▶ Work to complete:
1. Summarize the article on South African fuel prices in two sentences.
2. Reproduce the stretch of the article on South African fuel prices from "Our article analysed" through "period of time.".

Escalating Fuel and Oil Prices in South Africa: Economic Impact and Future Outlook

Economics

Our article analysed Diesel 50 PPM inland and coastal prices and Brent crude oil R/Per litre for the period 2019 to 2023.

2019


The graph shows the monthly trends of Brent Crude oil prices (in Rands per liter) along with the fuel prices in South Africa for both inland and coastal regions over a period of time.

  1. Brent Crude Oil Price (Blue Line, Left Y-axis):
  • The Brent Crude oil price fluctuates over the period, peaking in September and showing a significant drop in February. There is another peak in June, indicating rising prices towards the end of the period.
  1. Fuel Price Inland (Dark Blue Line, Right Y-axis):
  • The inland fuel price generally follows a similar trend to the Brent Crude oil price but remains higher throughout the period.
  • The inland fuel price peaks around September, decreases slightly, and then has another peak in February. There is a notable increase towards June.
  1. Fuel Price Coastal (Orange Line, Right Y-axis):
  • The coastal fuel price shows a similar trend to the inland fuel price but remains consistently lower.
  • Peaks and troughs in the coastal fuel price align with those of the inland fuel price, but the difference between inland and coastal prices is visible throughout the period.

Interpretation:

  • General Trend: Both inland and coastal fuel prices track the Brent Crude oil price trend, but the inland prices are consistently higher than the coastal prices. This confirms the earlier point that transportation and logistics costs lead to higher prices inland.
  • Price Peaks and Troughs: There is a clear correlation between the peaks and troughs of Brent Crude oil prices and the corresponding changes in fuel prices for both inland and coastal areas.
  • Inland vs. Coastal Prices: The inland fuel price remains higher than the coastal price throughout the period, reflecting the additional costs associated with transporting fuel to inland areas.



2020

The graph shows the monthly trends of Brent Crude oil prices (in Rands per Liter) along with the fuel prices in South Africa for both inland and coastal regions over a different period.

  1. Brent Crude Oil Price (Blue Line, Left Y-axis):
  • The Brent Crude oil price starts at around 5.5 R/Liter in January and shows a downward trend, reaching around 3.0 R/Liter by April.
  • There are peaks in June and December, with a significant drop in September.
  1. Fuel Price Inland (Dark Blue Line, Right Y-axis):
  • The inland fuel price generally follows the Brent Crude oil price trend but remains higher throughout the period.

▶ Stored data:
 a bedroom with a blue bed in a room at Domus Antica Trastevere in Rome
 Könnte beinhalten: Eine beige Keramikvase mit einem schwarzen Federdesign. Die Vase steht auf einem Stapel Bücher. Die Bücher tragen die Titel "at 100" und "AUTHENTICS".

▶ Answers for this exercise:
1. The article analyzes Diesel 50 PPM inland and coastal prices alongside Brent crude oil prices in rands per liter for the period 2019 to 2023. For 2019, it finds that inland and coastal fuel prices track the Brent crude trend, with inland prices consistently higher because of the added costs of transporting fuel to inland areas.

2.
Our article analysed Diesel 50 PPM inland and coastal prices and Brent crude oil R/Per litre for the period 2019 to 2023.

2019


The graph shows the monthly trends of Brent Crude oil prices (in Rands per liter) along with the fuel prices in South Africa for both inland and coastal regions over a period of time.